What is required:
Leaving out the pictures, please retype each record exactly.

Available records:
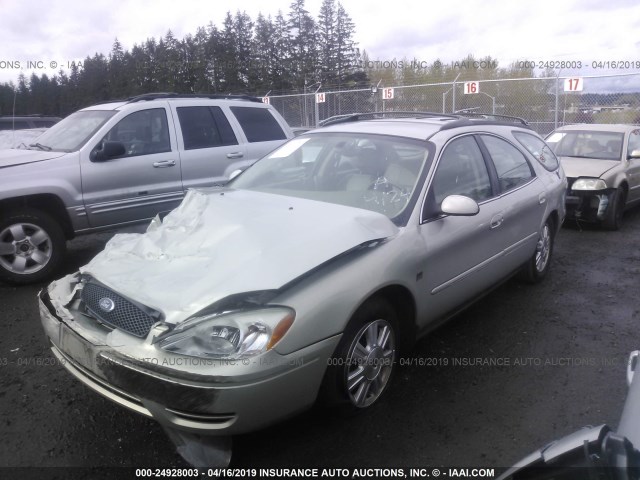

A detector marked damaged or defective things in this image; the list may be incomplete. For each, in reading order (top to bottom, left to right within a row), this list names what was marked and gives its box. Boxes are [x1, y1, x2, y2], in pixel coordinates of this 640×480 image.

crumpled car hood [0, 148, 66, 169]
crumpled car hood [560, 158, 620, 180]
broken front bumper [38, 282, 340, 436]
broken headlight [158, 310, 296, 358]
crumpled car hood [82, 189, 398, 324]
damaged beige station wagon [40, 112, 568, 464]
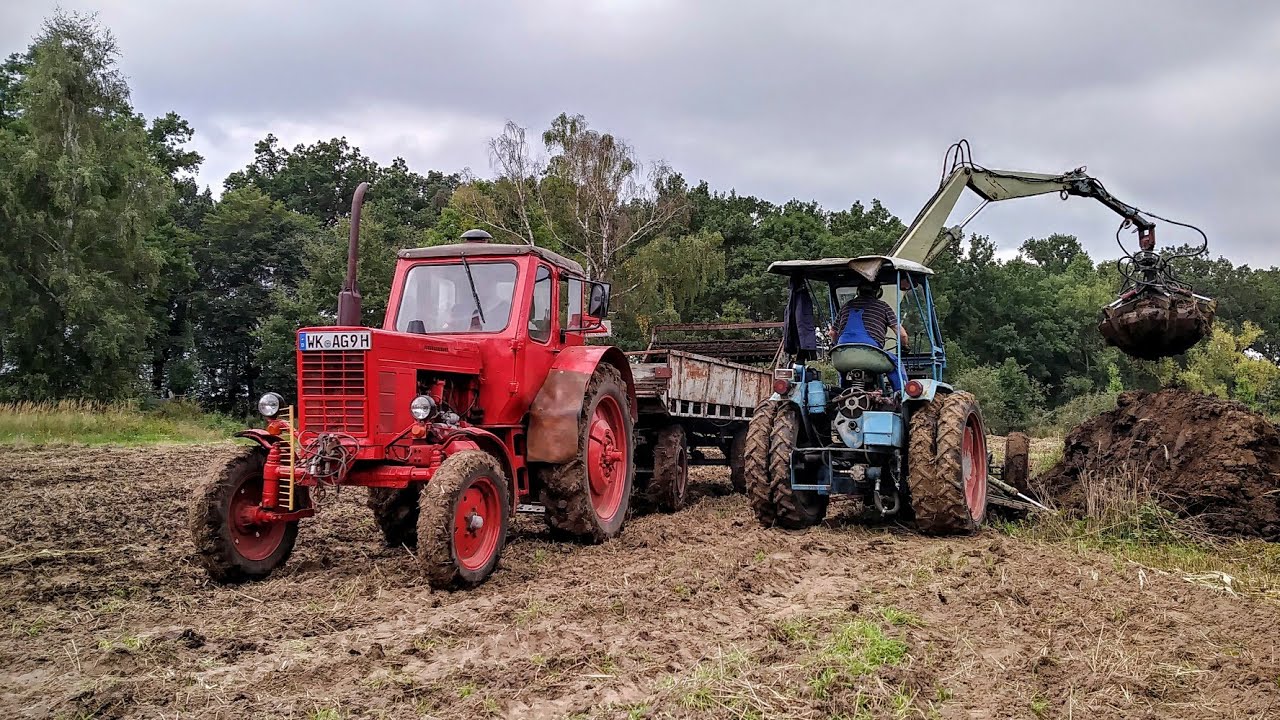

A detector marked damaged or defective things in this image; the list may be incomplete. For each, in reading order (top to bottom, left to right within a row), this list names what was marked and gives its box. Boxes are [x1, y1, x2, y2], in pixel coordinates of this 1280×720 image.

rusty trailer [624, 322, 773, 502]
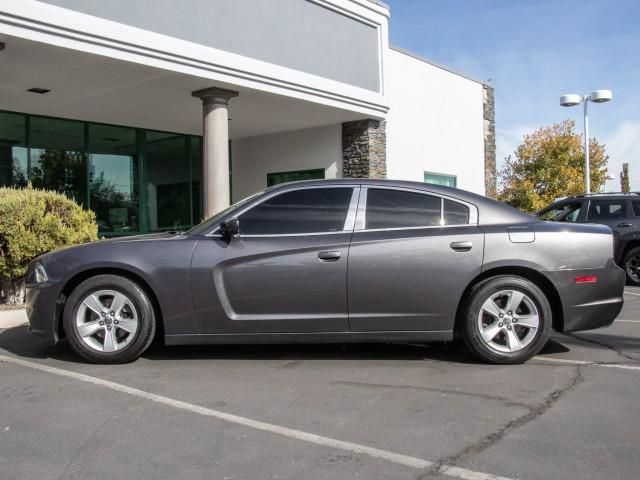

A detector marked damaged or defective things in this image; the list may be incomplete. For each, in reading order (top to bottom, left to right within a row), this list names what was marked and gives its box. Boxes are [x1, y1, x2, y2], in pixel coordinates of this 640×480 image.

pavement crack [564, 332, 640, 362]
pavement crack [332, 378, 532, 408]
pavement crack [416, 366, 584, 478]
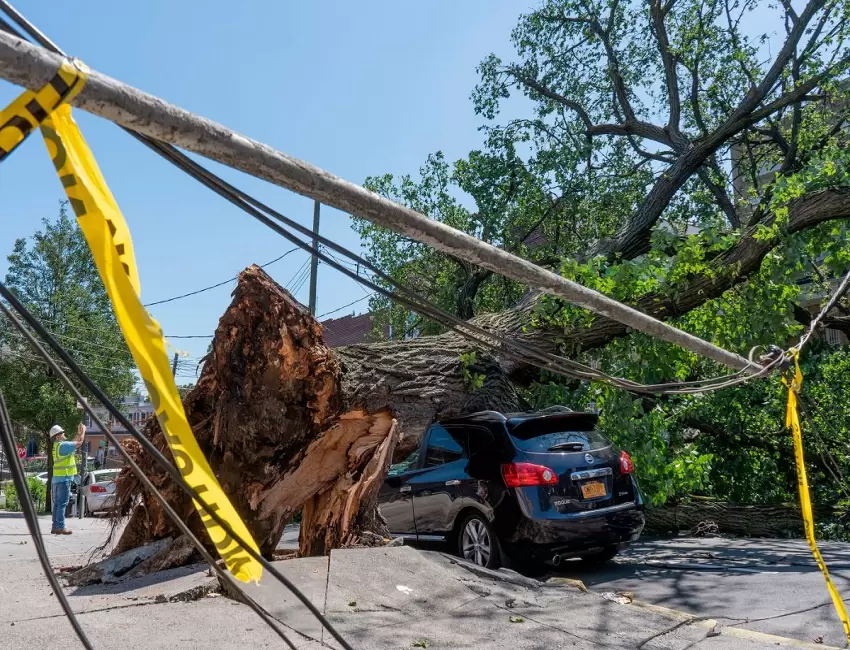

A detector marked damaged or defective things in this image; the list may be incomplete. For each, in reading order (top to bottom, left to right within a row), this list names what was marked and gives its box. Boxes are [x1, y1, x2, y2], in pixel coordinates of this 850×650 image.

crushed black suv [378, 408, 644, 564]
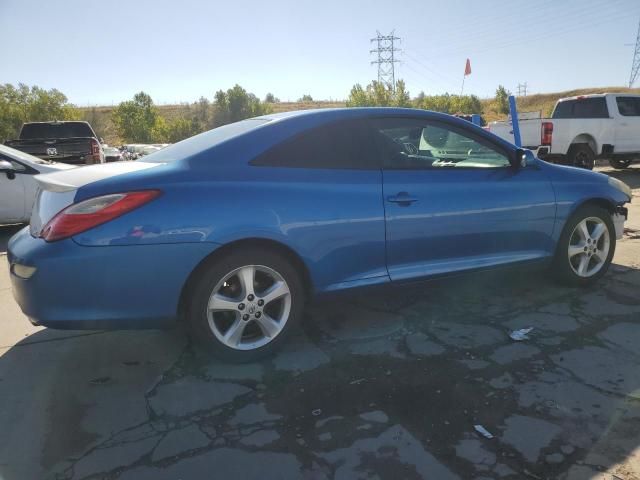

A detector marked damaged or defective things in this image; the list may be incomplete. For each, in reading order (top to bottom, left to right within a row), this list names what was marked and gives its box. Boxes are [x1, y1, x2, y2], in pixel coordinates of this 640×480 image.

cracked pavement [1, 166, 640, 480]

Exercise output:
A detector marked damaged or defective things in this image; the list may be incomplete. For each, in reading order (top to bottom, left to right within a row), this list names what was marked and gives its box. Boxes are [x1, y1, x2, y2], in pixel coordinates of this 640×480 image.

crumpled car hood [0, 148, 66, 169]
crumpled car hood [560, 158, 620, 180]
broken front bumper [38, 282, 340, 436]
broken headlight [158, 310, 296, 358]
crumpled car hood [82, 189, 398, 324]
damaged beige station wagon [40, 112, 568, 464]

A detector marked damaged or defective things in this image; the list may be incomplete. For each, in reading order (top to bottom, left to right within a row), this list names what was marked and gives its box. Boxes are [x1, y1, x2, y2], in pixel coordinates of this 1280×720 image.

rusty trailer [624, 322, 773, 502]

A detector marked damaged or defective things in this image; the list may be incomplete. For each, in reading order (top to bottom, left to right within a row), this list names what was marked and gives its box. Boxes are [x1, y1, x2, y2], in pixel coordinates of this 640×480 image.

pavement crack [564, 332, 640, 362]
pavement crack [332, 378, 532, 408]
pavement crack [416, 366, 584, 478]

A detector marked damaged or defective things in this image; the list may be incomplete. For each, in reading order (top to bottom, left to right within a row), this list names what was marked and gives its box. Boxes are [x1, y1, x2, y2], in pixel coordinates of this 850×650 image.

crushed black suv [378, 408, 644, 564]

A detector marked damaged or defective things in this image; the list may be incomplete. For each, in reading order (top to bottom, left to right within a row), this list names what was marked and gives its box. Boxes are [x1, y1, x2, y2], in pixel coordinates of this 640×480 image.

cracked pavement [1, 166, 640, 480]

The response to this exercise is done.